(Apply what you read)
[a] According to the passage on pipeline evaluation, when should integration evaluation be run?
[b] Extract word for word the part of the passage on pipeline evaluation that begins at the words "This mirrors the" and stops after the words "branches B and C.".

--- Passage shown Enclosed Below ---

7.3 When to Use Which

The answer is the same as in software testing: both, at different frequencies.

Component evaluation should run frequently - on every prompt change, every model swap, every configuration update. It is your fast feedback loop. If step 2 drops from 85% accuracy to 72%, you know immediately without running the full pipeline.

Integration evaluation should run less frequently - at release boundaries, when combining component changes, when evaluating the system for deployment. It is your validation check.

In practice:

Developer changes step 2 prompt
  -> Run step 2 component eval (fast, cheap)
  -> Score meets threshold? Continue.
  -> Run full pipeline integration eval (slower, more expensive)
  -> Score meets threshold? Ship.

This mirrors the software engineering practice of running unit tests on every save and integration tests on every merge. The eval is the test; the pipeline is the system under test.

7.4 Evaluating Routing Steps

Routing is a workflow pattern where a classifier directs input to one of several processing branches. Evaluating a router requires checking:

1. Classification accuracy - does the router send inputs to the correct branch? This is a standard classification eval (Step 3).

2. Branch coverage - does your eval dataset exercise all branches? A dataset where 90% of inputs go to branch A and 10% split between B and C does not adequately test branches B and C.

3. Error routing - what happens when the input does not clearly belong to any branch? Does the router have a default path? Does it handle ambiguous inputs gracefully?

7.5 Evaluating Retrieval-Augmented Generation (RAG)

RAG pipelines have three evaluable components:

Faithfulness is the RAG-specific metric: does the generated response stay faithful to the retrieved documents, or does it hallucinate beyond what the documents support? An unfaithful RAG response is worse than a non-RAG response because the user believes the system is grounded in sources when it is not.

--- End of Enclosed Passage shown ---
--- Dataset records Enclosed Below ---

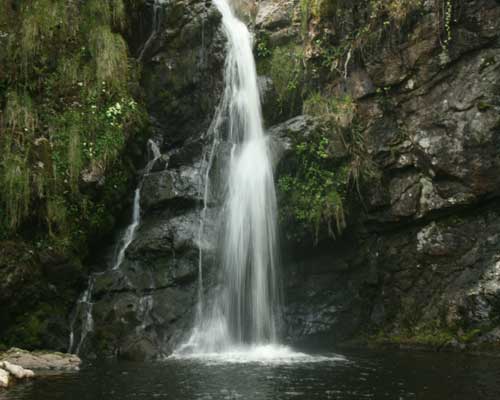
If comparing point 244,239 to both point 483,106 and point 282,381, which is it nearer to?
point 282,381

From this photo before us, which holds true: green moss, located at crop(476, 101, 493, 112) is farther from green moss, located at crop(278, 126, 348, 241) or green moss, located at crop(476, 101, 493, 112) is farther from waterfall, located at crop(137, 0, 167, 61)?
waterfall, located at crop(137, 0, 167, 61)

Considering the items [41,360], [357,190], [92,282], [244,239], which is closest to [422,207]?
[357,190]

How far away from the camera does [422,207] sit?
1277 cm

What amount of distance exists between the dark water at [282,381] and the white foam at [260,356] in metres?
0.36

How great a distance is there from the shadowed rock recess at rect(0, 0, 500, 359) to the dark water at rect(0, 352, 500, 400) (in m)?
1.95

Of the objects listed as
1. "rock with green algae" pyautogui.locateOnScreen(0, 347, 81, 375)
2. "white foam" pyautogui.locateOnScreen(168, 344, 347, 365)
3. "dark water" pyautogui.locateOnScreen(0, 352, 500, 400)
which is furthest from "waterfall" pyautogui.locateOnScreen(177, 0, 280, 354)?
"rock with green algae" pyautogui.locateOnScreen(0, 347, 81, 375)

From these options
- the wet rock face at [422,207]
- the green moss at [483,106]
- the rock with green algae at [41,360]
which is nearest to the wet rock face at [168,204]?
the rock with green algae at [41,360]

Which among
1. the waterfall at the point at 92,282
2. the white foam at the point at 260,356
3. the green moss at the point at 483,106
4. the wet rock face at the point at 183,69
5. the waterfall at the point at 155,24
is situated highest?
the waterfall at the point at 155,24

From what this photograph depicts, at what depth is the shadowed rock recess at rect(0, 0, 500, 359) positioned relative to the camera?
12.1 meters

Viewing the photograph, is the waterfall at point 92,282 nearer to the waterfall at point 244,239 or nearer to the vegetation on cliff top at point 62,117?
the vegetation on cliff top at point 62,117

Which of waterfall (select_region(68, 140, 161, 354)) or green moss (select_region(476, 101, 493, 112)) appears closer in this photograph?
waterfall (select_region(68, 140, 161, 354))

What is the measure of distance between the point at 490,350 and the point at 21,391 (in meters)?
8.90

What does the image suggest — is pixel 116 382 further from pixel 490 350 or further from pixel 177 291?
pixel 490 350

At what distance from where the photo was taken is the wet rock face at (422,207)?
12148mm
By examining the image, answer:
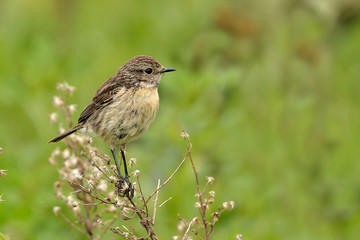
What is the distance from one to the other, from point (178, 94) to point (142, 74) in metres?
1.49

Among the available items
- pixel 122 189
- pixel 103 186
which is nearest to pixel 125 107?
pixel 122 189

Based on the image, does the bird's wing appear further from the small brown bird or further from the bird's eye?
the bird's eye

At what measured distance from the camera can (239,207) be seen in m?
7.91

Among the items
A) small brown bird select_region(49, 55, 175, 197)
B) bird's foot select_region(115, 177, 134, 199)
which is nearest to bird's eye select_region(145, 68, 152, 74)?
small brown bird select_region(49, 55, 175, 197)

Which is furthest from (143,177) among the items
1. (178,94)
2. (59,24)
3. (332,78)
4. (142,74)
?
(59,24)

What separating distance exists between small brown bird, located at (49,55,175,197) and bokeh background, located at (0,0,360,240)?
1158 millimetres

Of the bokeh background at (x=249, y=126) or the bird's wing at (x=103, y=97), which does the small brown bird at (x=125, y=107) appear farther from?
the bokeh background at (x=249, y=126)

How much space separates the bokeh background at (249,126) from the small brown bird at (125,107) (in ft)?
3.80

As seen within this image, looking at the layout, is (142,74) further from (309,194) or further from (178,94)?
(309,194)

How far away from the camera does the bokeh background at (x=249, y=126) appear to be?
745 centimetres

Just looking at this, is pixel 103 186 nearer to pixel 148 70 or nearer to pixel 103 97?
pixel 103 97

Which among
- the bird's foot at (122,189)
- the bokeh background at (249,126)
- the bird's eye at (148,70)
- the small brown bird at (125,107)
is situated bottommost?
the bird's foot at (122,189)

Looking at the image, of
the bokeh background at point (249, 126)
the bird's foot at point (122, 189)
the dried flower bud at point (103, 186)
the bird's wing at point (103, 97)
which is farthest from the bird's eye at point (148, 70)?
the dried flower bud at point (103, 186)

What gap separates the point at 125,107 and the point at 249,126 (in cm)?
263
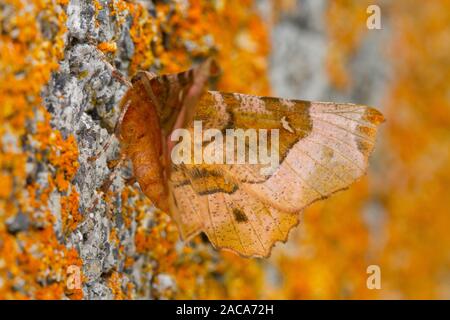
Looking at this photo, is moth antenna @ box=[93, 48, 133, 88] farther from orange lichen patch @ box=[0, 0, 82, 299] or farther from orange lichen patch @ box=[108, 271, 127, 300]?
orange lichen patch @ box=[108, 271, 127, 300]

--- End of Enclosed Dataset records ---

(Task-by-task solutions)
[a] At release boundaries, when combining component changes, and when evaluating the system for deployment.

[b]
This mirrors the software engineering practice of running unit tests on every save and integration tests on every merge. The eval is the test; the pipeline is the system under test.

7.4 Evaluating Routing Steps

Routing is a workflow pattern where a classifier directs input to one of several processing branches. Evaluating a router requires checking:

1. Classification accuracy - does the router send inputs to the correct branch? This is a standard classification eval (Step 3).

2. Branch coverage - does your eval dataset exercise all branches? A dataset where 90% of inputs go to branch A and 10% split between B and C does not adequately test branches B and C.